Vue de Pierre-sur-Haute vers le pays arverne
Pierre-sur-Haute, qui domine la contrée, n'a rien de rebutant pour le promeneur. On peut l'aborder soit par le versant de la Loire, soit par les pentes moins accidentées du versant auvergnat. Vers la Loire, on s'engage dans des forêts de pins curieusement taillés, soumis à un élagage continuel. Maints torrents actionnent de petites scieries, des coutelleries rudimentaires, jusqu'à ce que la bosse arrondie de Pierre-sur-Haute soit atteinte. En prenant la montagne à revers, pas d' industrie, sinon celle toute pastorale qui se borne à la fabrication du fromage de la fourme dans les jasseries d'été familièrement partagées entre les gens et les bêtes.
La station la plus proche est Vertolaye, sur la ligne d'Ambert à Thiers. Le voyage que nous entreprenions, pour visiter les jasseries et assister à quelques fêtes locales très particulières, commença par un incident. La géographie indique 10 kilomètres entre Vertolaye et Saint-Pierre-la-Bourlhonne qu'il nous fallait tout d'abord atteindre; 10 kilomètres en voiture, c'est une heure de chemin. Le voiturier retenu d'avance nous attendait bien, mais quand nous lui parlâmes, vers huit heures du soir, au mois d'août d'arriver au gîte pour souper, il nous répondit qu'alors nous devrions consentir à ne pas nous mettre à table avant minuit. C'est que la route monte beaucoup; elle ne fait même que cela. Saint-Pierre est à 1 000 mètres, ni plus ni moins. Force nous fut de coucher à Vertolaye; mais le lendemain, parvenus à l'auberge, ce fut bien une autre affaire; les deux bonnes dames qui la tiennent nous avaient attendus toute la nuit, en prières, inquiètes et secrètement tourmentées à l'idée que des farceurs de Parisiens les avaient peut-être dérangées pour le plaisir de taquiner. Enfin rassurées - se demandant encore ce que les jasseries pouvaient avoir d'intéressant pour nous - elles s'ingénièrent à garnir notre table de mets copieux, de fruits savoureux, sans oublier certain vin de la Limagne...
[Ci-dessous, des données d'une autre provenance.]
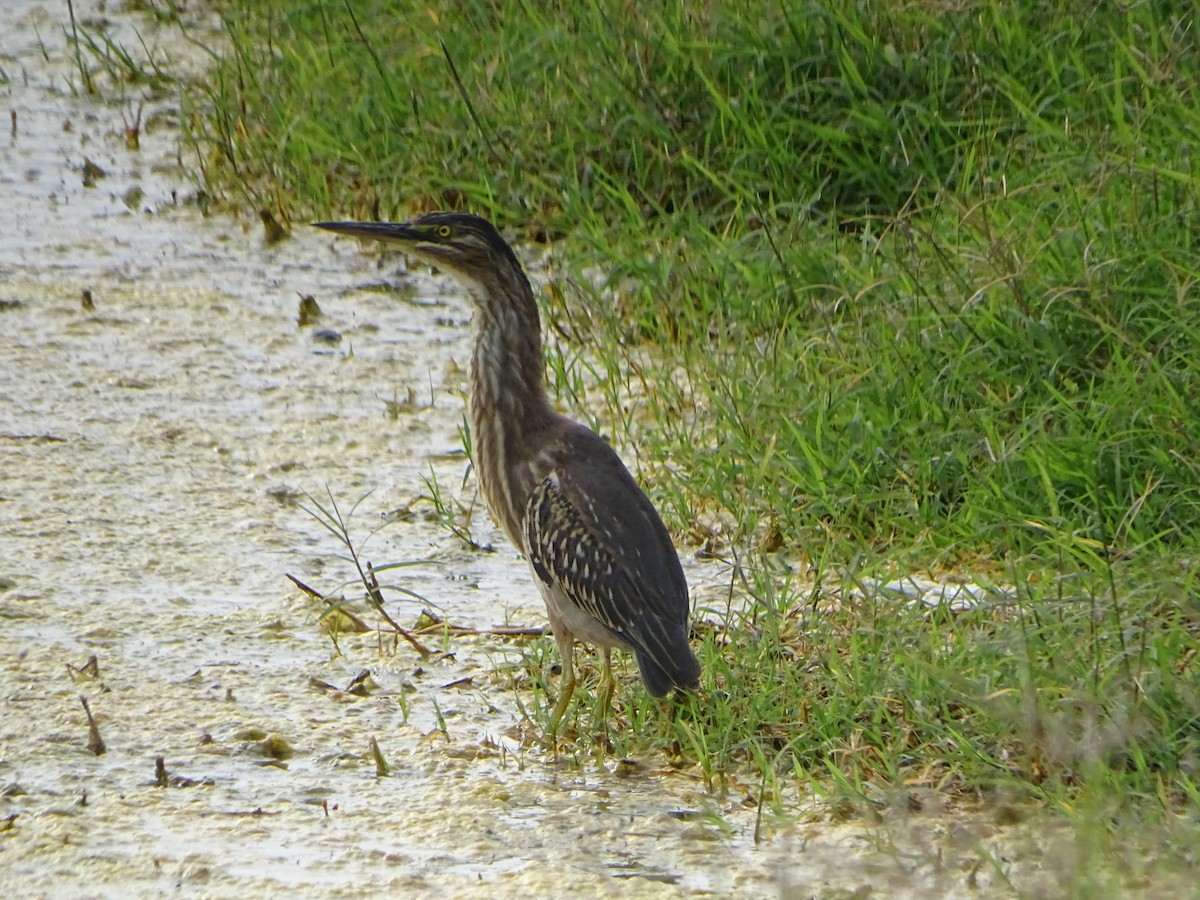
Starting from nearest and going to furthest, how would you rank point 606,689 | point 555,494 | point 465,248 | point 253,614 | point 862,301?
point 606,689, point 555,494, point 465,248, point 253,614, point 862,301

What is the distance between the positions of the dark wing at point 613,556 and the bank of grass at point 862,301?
187 mm

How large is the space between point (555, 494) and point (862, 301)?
1.98 metres

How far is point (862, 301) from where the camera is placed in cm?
636

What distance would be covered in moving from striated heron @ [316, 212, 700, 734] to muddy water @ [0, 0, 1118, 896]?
29 cm

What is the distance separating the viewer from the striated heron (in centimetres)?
446

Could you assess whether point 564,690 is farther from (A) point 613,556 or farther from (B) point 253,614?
(B) point 253,614

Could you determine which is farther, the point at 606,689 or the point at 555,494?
the point at 555,494

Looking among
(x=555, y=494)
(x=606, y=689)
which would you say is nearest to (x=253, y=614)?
(x=555, y=494)

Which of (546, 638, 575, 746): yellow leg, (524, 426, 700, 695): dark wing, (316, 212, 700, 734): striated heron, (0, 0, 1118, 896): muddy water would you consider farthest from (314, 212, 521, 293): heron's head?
(546, 638, 575, 746): yellow leg

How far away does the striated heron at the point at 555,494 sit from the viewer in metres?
4.46

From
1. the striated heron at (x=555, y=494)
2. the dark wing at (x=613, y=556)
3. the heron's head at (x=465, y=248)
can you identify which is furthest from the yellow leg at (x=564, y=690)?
the heron's head at (x=465, y=248)

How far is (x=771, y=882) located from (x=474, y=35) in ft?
17.0

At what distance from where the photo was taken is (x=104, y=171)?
8.75 m

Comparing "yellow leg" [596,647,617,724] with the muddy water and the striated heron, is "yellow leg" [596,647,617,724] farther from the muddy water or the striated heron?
the muddy water
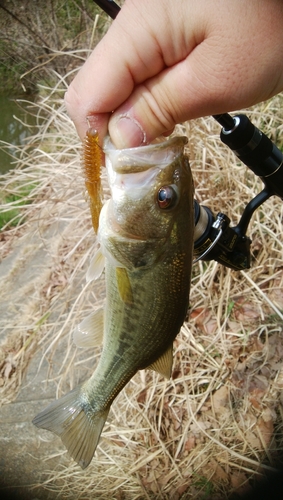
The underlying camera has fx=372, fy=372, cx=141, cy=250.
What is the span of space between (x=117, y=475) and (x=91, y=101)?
259 centimetres

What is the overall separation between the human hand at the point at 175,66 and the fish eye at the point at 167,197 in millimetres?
188

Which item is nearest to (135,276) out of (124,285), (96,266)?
(124,285)

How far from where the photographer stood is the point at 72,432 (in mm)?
1630

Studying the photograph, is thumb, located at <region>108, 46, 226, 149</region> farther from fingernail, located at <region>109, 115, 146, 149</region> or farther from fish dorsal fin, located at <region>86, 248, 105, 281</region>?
fish dorsal fin, located at <region>86, 248, 105, 281</region>

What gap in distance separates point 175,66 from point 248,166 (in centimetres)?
80

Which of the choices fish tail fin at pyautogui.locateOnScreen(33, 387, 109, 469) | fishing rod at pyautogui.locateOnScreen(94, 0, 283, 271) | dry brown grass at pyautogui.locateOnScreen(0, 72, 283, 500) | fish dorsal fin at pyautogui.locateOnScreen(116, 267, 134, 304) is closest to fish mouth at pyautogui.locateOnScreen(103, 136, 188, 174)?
fish dorsal fin at pyautogui.locateOnScreen(116, 267, 134, 304)

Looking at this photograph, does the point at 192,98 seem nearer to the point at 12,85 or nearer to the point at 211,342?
the point at 211,342

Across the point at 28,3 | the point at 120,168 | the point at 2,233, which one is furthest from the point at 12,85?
the point at 120,168

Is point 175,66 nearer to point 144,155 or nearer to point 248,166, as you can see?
point 144,155

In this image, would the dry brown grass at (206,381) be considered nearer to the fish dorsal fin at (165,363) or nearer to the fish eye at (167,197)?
the fish dorsal fin at (165,363)

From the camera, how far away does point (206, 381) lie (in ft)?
9.02

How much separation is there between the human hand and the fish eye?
188 mm

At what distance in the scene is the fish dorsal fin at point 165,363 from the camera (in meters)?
1.55

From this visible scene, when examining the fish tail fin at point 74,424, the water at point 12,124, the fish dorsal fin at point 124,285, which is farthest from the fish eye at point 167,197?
the water at point 12,124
La bénédiction des troupeaux
C'était le jour de l'Assomption. Nous prîmes aussitôt contact avec la population en pénétrant dans l'église pleine de fidèles endimanchés. Les hommes n'ont rien conservé de saillant dans le costume; les jeunes filles laissent perdre tout caractère à leurs atours, et il n'y a plus pour sauver la couleur locale que les femmes un peu âgées sacrifiant à la jupe de bure, toute ronde, au corsage à empiècement, à la coiffe blanche plissée sur le devant, ou à un diable de chapeau 1830, demi-cabriolet en paille généralement très jaunie, garni de large velours noir ou de rubans écossais à nuances fondues en façon d'arc-en-ciel. J'ai trouvé là des moeurs primitives véritablement impressionnantes. La religion est ingénument comprise dans la montagne; elle se mêle à la vie intime de tous, et le pasteur m'a paru être surtout considéré comme un camarade, bon à consulter sur une foule de choses quelquefois peu théologiques telles que le prix des fourrages et la qualité des fourmes en cours de fabrication!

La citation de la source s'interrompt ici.